Terapia não é (só) entender um problema. Na era da racionalidade, a terapia pode tomar esse rumo e se resumir a entender um problema, quando na verdade é um processo que acontece no profundo âmago do ser, onde estão ou onde são sentidas geralmente as angústias, crises, confusões e sofrimentos. É o âmago que leva a pessoa à terapia, e não a dificuldade em entender um problema (embora isso também possa fazer parte do cenário). Temos usado nosso intelecto demais, e nossa dificuldade em lidar com nossas dimensões emocional e visceral tem sobrecarregado essa dimensão intelectual, do “entendimento” intelectual. O psiquiatra suíço Carl Gustav Jung (1875-1961) tratou disso no meio da década passada, chamando a atenção para o comprometimento da experiência em prol do conceitual, que poderíamos dizer que é o predomínio do “hemisfério esquerdo” do cérebro sobre o “direito”, que é o que experimenta tudo, diretamente, sem interferência, sem julgamentos, sem a carga da memória e das emoções.
O que diz Jung:
“É aqui que começam – não só para o médico (ou terapeuta) – essas perigosas aberrações, a primeira das quais consiste em tentar dominar tudo pelo intelecto. Elas visam a um fim secreto, o de subtrair-se à eficácia dos arquétipos e também à experiência real, em benefício de um mundo conceitual aparentemente seguro mas artificial e que só tem duas dimensões: mundo conceitual que, com a ajuda de noções instituídas em benefício da clareza, gostaria de cobrir e ocultar toda a realidade da vida. O deslocamento para o conceitual tira à experiência sua substância para atribuí-la a um simples nome que, a partir desse instante, é posto em lugar da realidade. Uma noção não obriga ninguém, e é precisamente esta satisfação que se procura, uma vez que ela promete proteger contra a experiência. Ora, o espírito não vive através de conceitos, mas através de fatos e de realidades.
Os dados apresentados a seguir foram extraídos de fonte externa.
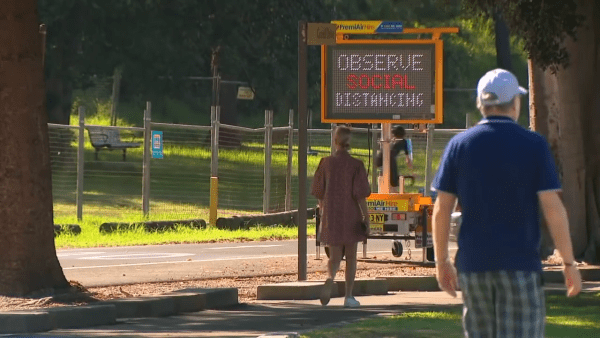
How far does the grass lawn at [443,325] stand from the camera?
474 inches

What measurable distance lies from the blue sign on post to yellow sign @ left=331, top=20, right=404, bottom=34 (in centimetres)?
797

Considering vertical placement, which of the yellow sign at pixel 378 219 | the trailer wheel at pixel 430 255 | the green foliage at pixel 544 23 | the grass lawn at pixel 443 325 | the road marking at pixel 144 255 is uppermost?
the green foliage at pixel 544 23

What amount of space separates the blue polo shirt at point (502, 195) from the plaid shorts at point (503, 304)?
5 centimetres

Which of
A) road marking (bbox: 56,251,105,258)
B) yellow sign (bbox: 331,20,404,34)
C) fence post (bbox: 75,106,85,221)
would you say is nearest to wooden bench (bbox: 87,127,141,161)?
fence post (bbox: 75,106,85,221)

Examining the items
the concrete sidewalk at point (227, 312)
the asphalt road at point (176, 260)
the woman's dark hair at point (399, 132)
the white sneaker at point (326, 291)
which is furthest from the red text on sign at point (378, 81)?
the white sneaker at point (326, 291)

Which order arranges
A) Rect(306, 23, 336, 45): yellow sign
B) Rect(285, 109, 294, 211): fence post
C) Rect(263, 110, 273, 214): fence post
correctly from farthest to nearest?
Rect(285, 109, 294, 211): fence post, Rect(263, 110, 273, 214): fence post, Rect(306, 23, 336, 45): yellow sign

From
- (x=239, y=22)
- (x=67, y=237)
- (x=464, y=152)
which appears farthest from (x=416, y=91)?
(x=239, y=22)

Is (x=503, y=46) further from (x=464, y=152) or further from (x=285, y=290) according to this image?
(x=464, y=152)

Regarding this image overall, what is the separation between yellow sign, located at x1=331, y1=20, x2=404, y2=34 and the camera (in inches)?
799

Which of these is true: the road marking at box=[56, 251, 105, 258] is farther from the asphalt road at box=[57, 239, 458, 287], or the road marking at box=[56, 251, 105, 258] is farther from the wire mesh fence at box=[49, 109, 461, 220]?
the wire mesh fence at box=[49, 109, 461, 220]

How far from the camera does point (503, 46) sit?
50719 millimetres

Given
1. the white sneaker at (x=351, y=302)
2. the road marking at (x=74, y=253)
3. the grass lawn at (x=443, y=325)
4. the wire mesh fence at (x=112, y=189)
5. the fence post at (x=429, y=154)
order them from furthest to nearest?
the wire mesh fence at (x=112, y=189) < the fence post at (x=429, y=154) < the road marking at (x=74, y=253) < the white sneaker at (x=351, y=302) < the grass lawn at (x=443, y=325)

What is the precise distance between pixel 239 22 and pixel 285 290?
107 ft

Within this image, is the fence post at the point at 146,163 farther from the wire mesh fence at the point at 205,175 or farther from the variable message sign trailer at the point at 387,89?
the variable message sign trailer at the point at 387,89
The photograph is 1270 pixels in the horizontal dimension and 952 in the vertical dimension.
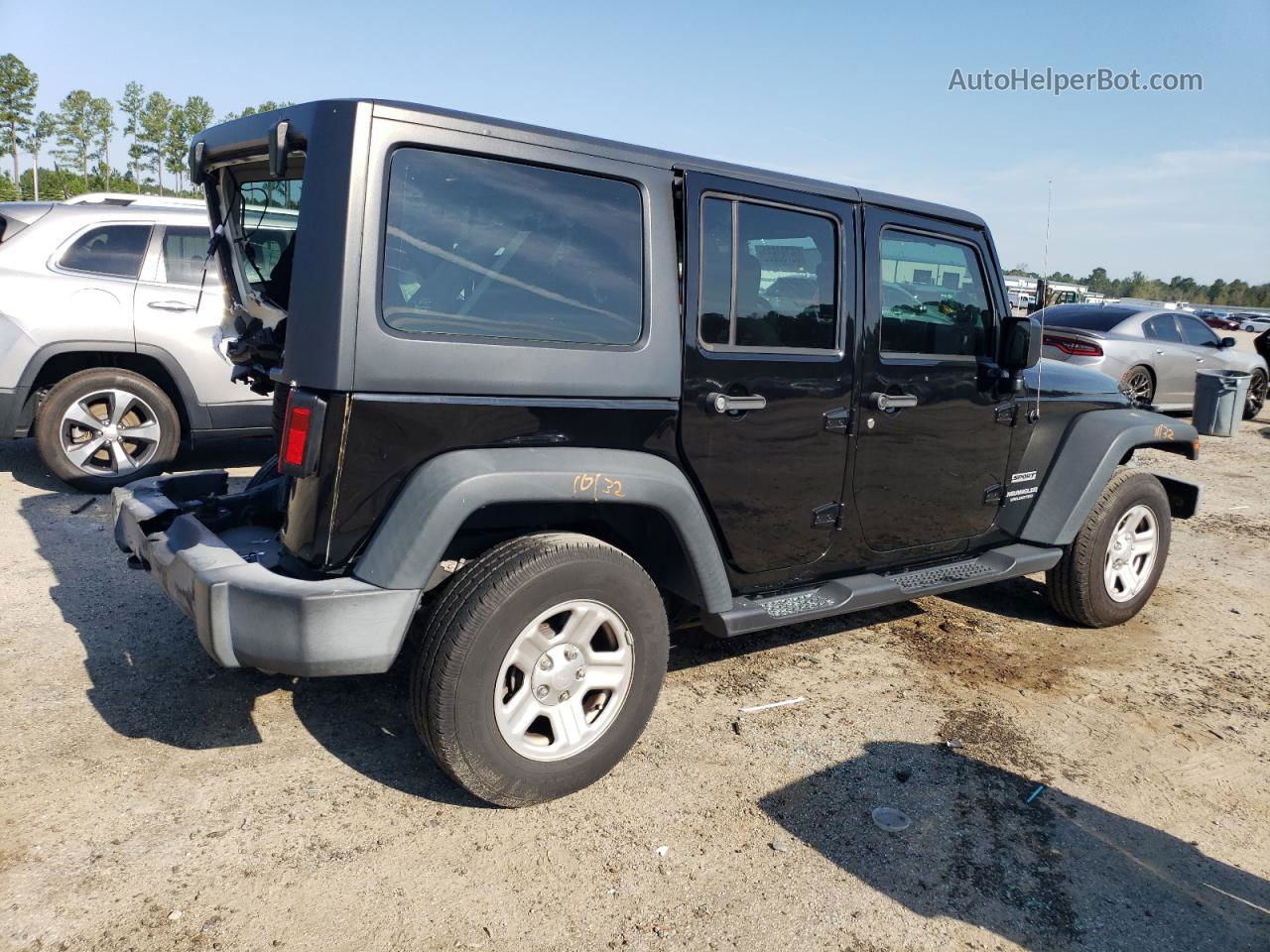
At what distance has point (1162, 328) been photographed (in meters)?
12.5

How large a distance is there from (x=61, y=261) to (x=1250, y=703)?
7305mm

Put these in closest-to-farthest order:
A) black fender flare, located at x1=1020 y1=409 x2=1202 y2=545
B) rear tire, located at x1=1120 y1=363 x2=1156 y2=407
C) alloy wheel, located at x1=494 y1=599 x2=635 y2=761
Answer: alloy wheel, located at x1=494 y1=599 x2=635 y2=761 → black fender flare, located at x1=1020 y1=409 x2=1202 y2=545 → rear tire, located at x1=1120 y1=363 x2=1156 y2=407

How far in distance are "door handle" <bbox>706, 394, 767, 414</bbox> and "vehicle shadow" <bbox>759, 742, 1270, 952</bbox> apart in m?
1.34

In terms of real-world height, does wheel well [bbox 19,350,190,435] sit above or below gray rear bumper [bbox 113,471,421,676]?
above

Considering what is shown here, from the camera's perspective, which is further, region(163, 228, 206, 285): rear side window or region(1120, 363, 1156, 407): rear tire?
region(1120, 363, 1156, 407): rear tire

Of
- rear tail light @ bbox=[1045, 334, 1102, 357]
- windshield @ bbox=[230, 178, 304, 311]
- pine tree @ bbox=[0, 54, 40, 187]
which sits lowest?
rear tail light @ bbox=[1045, 334, 1102, 357]

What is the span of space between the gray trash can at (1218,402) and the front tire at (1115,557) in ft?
24.3

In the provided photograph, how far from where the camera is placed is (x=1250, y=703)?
4.27 metres

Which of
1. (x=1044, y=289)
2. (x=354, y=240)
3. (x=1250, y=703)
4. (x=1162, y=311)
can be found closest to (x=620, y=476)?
(x=354, y=240)

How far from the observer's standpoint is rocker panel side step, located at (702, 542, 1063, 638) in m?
3.51

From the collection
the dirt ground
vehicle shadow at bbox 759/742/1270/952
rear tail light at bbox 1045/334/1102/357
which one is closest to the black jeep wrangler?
the dirt ground

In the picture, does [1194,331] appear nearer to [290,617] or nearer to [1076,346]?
[1076,346]

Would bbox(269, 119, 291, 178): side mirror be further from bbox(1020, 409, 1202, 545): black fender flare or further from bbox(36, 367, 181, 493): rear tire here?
bbox(36, 367, 181, 493): rear tire

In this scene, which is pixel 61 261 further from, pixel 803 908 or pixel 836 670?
pixel 803 908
Não é com palavras que se afasta um cão do fogo. E no entanto esse processo é repetido, infinitamente.” (pg 153).
— CARL G. JUNG, em “Memórias, Sonhos e Reflexões”
“O espírito não vive através de conceitos“.
“Não é com palavras que se afasta um cão do fogo“.
Há ainda aquele ditado que é preciso tomar a água para matar a sede, não basta encontra a água e falar sobre a água.
“Uma noção não obriga ninguém“.
Lindas frases, imbuídas de direções preciosas não só para o processo terapêutico, mas para a vida.
O sobrecarregamento do intelecto acontece justamente por evitação das dimensões visceral e emocional, que podemos arriscar dizer que é por evitação da experiência aberta como ela é. Justificamos ir, justificamos não ir, achamos isso, achamos aquilo, evitamos fazer, evitamos não fazer, etc. Não é um sobrecarregamento ocasional ou fortuito, é repetitivo e causado por essas evitações. E, em geral, são os diversos distúrbios e desequilíbrios causados por essas evitações que criam os problemas levados à terapia. Que atingem o âmago do ser.
Experimentar a si mesmo é o caminho. Integrar-se, sentir-se, viver-se. Isso inclui naturalmente o que evitamos, e que julgamos em princípio ruim, desconfortável, pois não conseguimos receber de maneira diferente, nem aceitar, nem acolher. Há uma vida maior aí.